No hay ámbito para que cunda la racionalidad, allí donde habita el instinto, y si el poder de Maduro, como el de todos los dictadores, se consolida, es porque el uso de la fuerza se convierte en despiadada costumbre. Únicamente mediante la utilización de todas las herramientas represivas es posible mantener el régimen. Quizá el patriarca simboliza el retrato sórdido e hiperbólico de la historia de América Latina y del presente oscuro de Venezuela. Es pasado de caudillos y trincheras, en el que, en palabras de Octavio Paz, «el poder no les viene de la investidura sino que ellos le dan a la investidura el poder».
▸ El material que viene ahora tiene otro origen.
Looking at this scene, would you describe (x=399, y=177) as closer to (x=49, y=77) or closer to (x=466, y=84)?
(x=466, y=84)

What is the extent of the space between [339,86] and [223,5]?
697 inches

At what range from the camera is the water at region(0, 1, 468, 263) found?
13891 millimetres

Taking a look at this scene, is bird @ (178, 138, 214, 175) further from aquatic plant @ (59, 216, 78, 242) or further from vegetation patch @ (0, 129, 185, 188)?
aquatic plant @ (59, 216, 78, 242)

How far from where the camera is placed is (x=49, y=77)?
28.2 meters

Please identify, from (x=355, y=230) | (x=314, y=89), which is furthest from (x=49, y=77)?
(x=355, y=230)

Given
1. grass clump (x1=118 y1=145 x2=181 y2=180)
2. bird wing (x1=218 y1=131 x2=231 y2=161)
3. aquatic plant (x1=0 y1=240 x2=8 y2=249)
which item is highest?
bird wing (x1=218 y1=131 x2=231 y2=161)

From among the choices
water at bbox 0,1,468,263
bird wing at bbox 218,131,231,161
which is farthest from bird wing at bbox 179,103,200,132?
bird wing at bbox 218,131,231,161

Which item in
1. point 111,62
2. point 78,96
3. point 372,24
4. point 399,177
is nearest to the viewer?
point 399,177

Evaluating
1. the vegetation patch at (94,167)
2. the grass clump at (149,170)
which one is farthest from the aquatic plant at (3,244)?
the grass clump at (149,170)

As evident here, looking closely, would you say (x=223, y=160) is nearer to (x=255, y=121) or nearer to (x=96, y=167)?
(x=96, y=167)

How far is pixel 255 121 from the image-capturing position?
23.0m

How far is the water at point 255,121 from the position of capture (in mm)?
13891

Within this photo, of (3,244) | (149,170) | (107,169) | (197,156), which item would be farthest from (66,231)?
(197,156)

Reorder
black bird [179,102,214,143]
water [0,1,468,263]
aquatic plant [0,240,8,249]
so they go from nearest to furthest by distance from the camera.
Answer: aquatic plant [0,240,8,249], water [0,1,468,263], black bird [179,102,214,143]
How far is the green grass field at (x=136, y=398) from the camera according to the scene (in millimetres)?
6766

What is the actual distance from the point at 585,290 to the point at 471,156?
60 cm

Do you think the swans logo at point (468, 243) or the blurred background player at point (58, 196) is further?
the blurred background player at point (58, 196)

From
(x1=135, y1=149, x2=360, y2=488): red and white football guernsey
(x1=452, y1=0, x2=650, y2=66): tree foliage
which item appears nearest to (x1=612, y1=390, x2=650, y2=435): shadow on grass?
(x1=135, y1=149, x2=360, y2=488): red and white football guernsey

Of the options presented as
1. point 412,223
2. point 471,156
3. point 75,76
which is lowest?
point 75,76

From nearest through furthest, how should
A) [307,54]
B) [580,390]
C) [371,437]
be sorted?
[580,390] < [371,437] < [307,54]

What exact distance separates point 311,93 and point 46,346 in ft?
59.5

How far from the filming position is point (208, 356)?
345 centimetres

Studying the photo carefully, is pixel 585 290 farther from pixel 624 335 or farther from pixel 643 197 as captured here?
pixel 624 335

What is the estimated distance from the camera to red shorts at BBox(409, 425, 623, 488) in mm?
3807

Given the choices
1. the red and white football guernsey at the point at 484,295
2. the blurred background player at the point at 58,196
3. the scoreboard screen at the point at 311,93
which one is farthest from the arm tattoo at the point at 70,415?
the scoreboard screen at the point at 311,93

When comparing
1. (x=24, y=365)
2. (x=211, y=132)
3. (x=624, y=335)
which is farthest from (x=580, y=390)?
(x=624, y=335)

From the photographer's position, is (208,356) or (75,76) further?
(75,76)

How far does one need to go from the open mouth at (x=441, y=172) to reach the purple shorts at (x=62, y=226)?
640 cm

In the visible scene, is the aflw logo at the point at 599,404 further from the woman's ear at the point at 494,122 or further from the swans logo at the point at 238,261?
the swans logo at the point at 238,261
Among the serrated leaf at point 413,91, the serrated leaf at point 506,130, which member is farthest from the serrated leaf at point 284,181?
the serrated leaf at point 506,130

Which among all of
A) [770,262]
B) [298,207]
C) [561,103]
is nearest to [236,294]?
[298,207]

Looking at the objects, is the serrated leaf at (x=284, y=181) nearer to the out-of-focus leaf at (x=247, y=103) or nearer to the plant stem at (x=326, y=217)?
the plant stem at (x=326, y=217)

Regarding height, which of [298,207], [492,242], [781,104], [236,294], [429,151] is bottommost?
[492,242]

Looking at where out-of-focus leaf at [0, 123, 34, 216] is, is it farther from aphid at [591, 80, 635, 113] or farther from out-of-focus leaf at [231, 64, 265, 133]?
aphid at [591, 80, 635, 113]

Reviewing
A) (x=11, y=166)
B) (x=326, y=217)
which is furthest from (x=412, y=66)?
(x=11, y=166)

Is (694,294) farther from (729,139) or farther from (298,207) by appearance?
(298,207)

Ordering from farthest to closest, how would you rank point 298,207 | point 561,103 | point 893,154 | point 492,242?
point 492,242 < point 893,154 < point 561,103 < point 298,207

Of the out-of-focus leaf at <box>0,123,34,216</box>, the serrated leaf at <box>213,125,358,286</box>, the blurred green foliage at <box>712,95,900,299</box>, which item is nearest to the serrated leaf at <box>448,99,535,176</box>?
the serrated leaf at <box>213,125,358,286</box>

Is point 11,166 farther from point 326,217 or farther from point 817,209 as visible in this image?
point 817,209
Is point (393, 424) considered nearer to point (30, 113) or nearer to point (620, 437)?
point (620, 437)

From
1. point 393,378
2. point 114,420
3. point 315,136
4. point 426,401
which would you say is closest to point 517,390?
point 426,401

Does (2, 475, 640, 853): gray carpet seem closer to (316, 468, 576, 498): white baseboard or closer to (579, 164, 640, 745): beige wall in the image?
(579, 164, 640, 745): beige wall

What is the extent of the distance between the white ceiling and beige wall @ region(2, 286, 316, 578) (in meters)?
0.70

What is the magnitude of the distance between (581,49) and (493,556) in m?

Si en un principio fue un mesianismo legendario, para después dar paso a un tirano inmisericorde y feroz, en la última etapa queda un anciano agotado y solitario. Y es a ese punto y final donde avanza Maduro, que como el personaje de la novela, acabará clamando a su madre: «Madre mía Bendición Alvarado si supieras que ya no puedo con el mundo, que quisiera largarme no sé dónde, lejos de tanto entuerto». Mientras tanto, mientras la muerte y la desolación arrecian, alguien ha de hacer ver al tirano que la desafección crece en el pueblo venezolano.
En la novela, Patricio Aragonés, doble del patriarca, le hace ver al general la irrecuperable brecha que existe entre él y su pueblo, el pulso entre la irrealidad y la realidad: «Aproveche ahora para verle la cara a la verdad mi general, para que sepa que nadie le ha dicho nunca lo que piensa de veras sino que todos le dicen lo que saben que usted quiere oír mientras le hacen reverencias por delante y le hacen pistola por detrás». Tal como es en la Venezuela que se consume diariamente, donde el dictador ya no puede invocar a la esperanza, acaso al terror y, ante todo, a la inercia de una desilusión contagiosa que, por contrapunto, es ilusión renovada de un pueblo que quiere volver a creer.
Como en la novela de García Márquez, el tiempo se hace eterno y el poder cubre un periodo mítico, que tiende a abarcar desde el descubrimiento de América hasta el neocolonialismo contemporáneo. El 12 de octubre de 2004, y en contra aparentemente del destripaterrones presidente Chávez, fue juzgada y condenada la estatua de Colón en Caracas, siendo derribada y arrastrada hacia no se sabe muy bien dónde ni por qué. Así es el tiempo de la eternidad de un tirano. Y así en la novela donde se confunden pasado, allá en los dominios de la conquista, y presente.
Es una América desgarrada por sus alucinaciones, convulsa y desatendida, ajena a la realidad, donde todavía hay bestias solitarias que devoran sus palacios. Maduro piensa que no va a morirse jamás, que ni siquiera va a ser derrocado, porque piensa que está predestinado a cumplir una misión única y eterna. Pero, afortunadamente, «al cabo de tantos y tantos años de ilusiones estériles había empezado a vislumbrar que no se vive, qué carajo, se sobrevive, se aprende demasiado tarde que hasta las vidas más dilatadas y útiles no alcanzan para nada más que para aprender a vivir». Porque dejarás de ser elefante en palacio para pasar a ser un recuerdo impreciso, apenas una fábula triste e imaginaria en las nuevas generaciones de venezolanos libres.